=== Exercise ===
Each line below should be repeated exactly, but no picture should be carried over.

[Stored items]
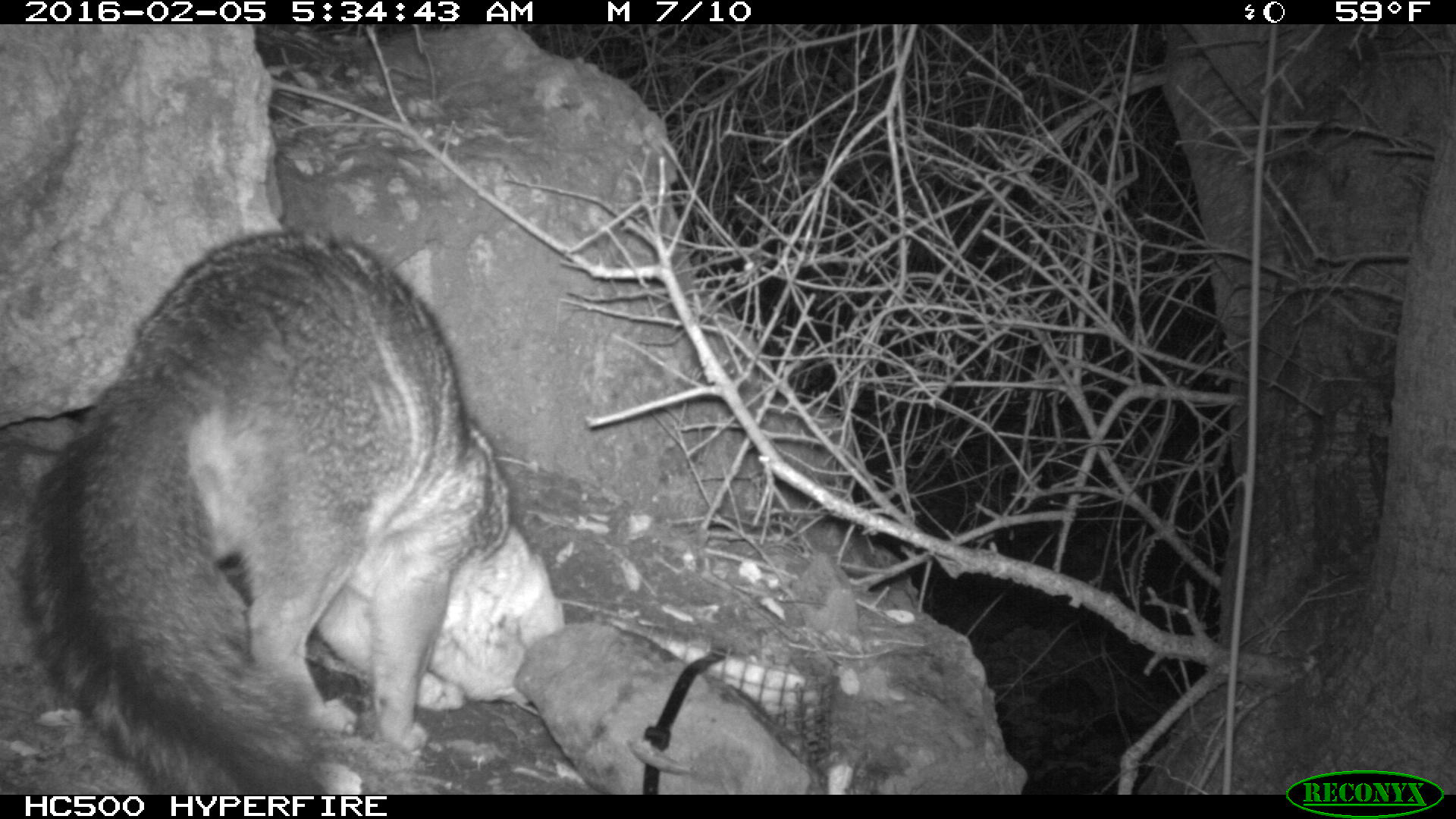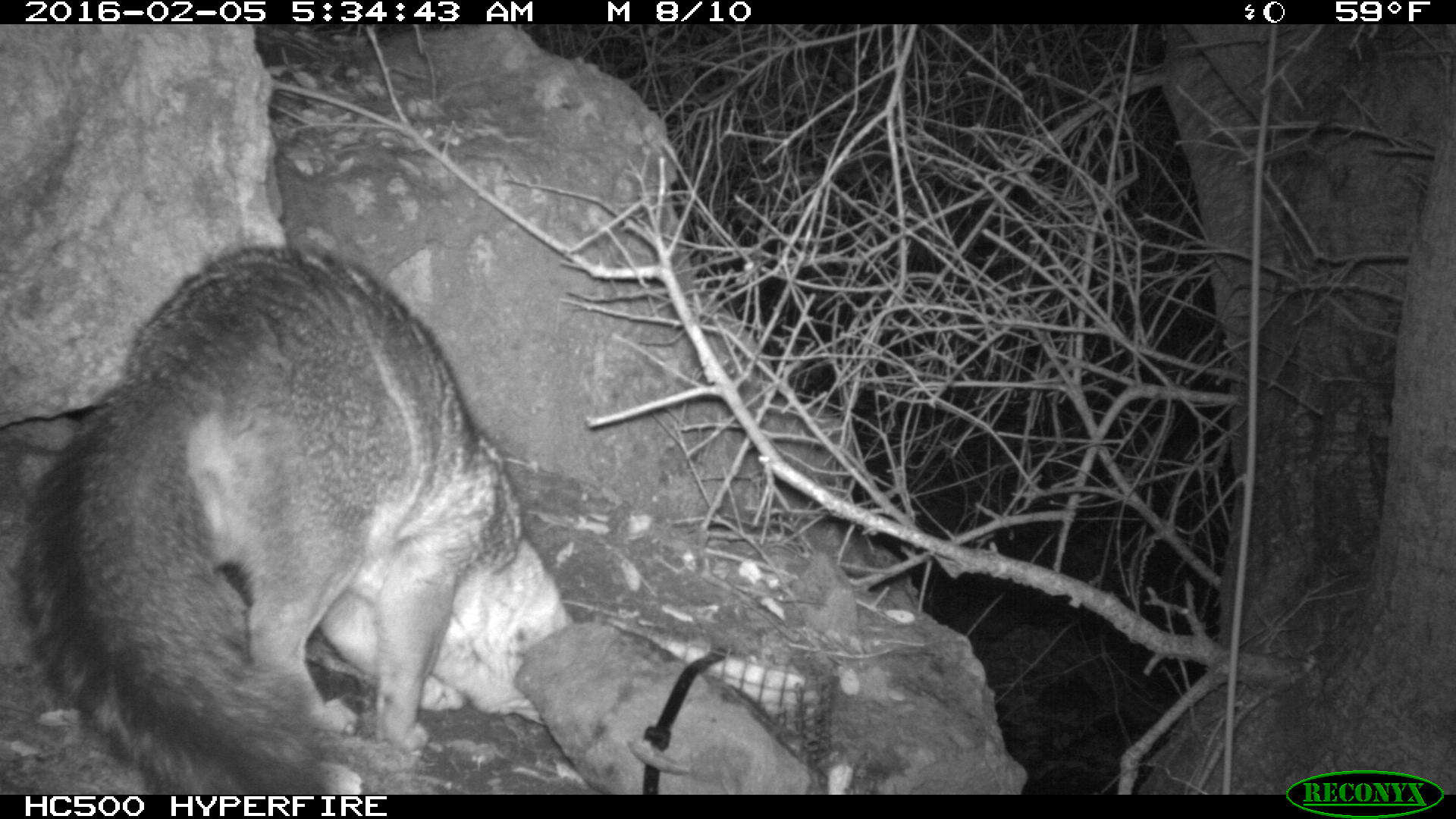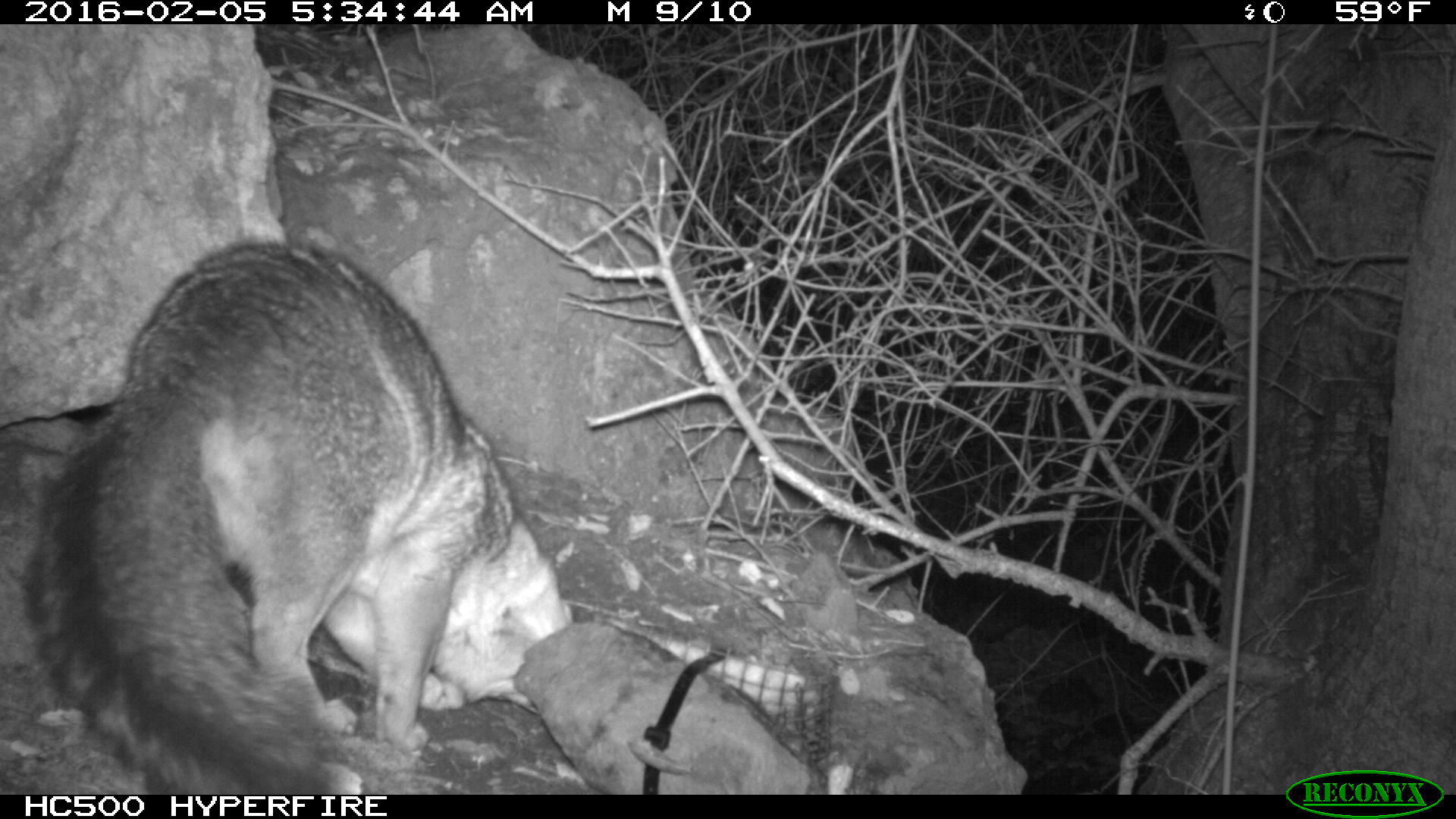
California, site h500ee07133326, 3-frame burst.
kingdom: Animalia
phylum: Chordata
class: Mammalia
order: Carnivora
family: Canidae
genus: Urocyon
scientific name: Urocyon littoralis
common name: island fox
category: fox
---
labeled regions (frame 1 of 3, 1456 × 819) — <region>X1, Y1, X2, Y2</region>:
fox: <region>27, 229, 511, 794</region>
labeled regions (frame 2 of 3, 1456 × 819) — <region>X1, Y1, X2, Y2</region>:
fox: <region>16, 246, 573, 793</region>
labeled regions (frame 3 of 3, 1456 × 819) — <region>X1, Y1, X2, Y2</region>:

=== Response to the task ===
California, site h500ee07133326, 3-frame burst.
kingdom: Animalia
phylum: Chordata
class: Mammalia
order: Carnivora
family: Canidae
genus: Urocyon
scientific name: Urocyon littoralis
common name: island fox
category: fox
---
labeled regions (frame 1 of 3, 1456 × 819) — <region>X1, Y1, X2, Y2</region>:
fox: <region>27, 229, 511, 794</region>
labeled regions (frame 2 of 3, 1456 × 819) — <region>X1, Y1, X2, Y2</region>:
fox: <region>16, 246, 573, 793</region>
labeled regions (frame 3 of 3, 1456 × 819) — <region>X1, Y1, X2, Y2</region>:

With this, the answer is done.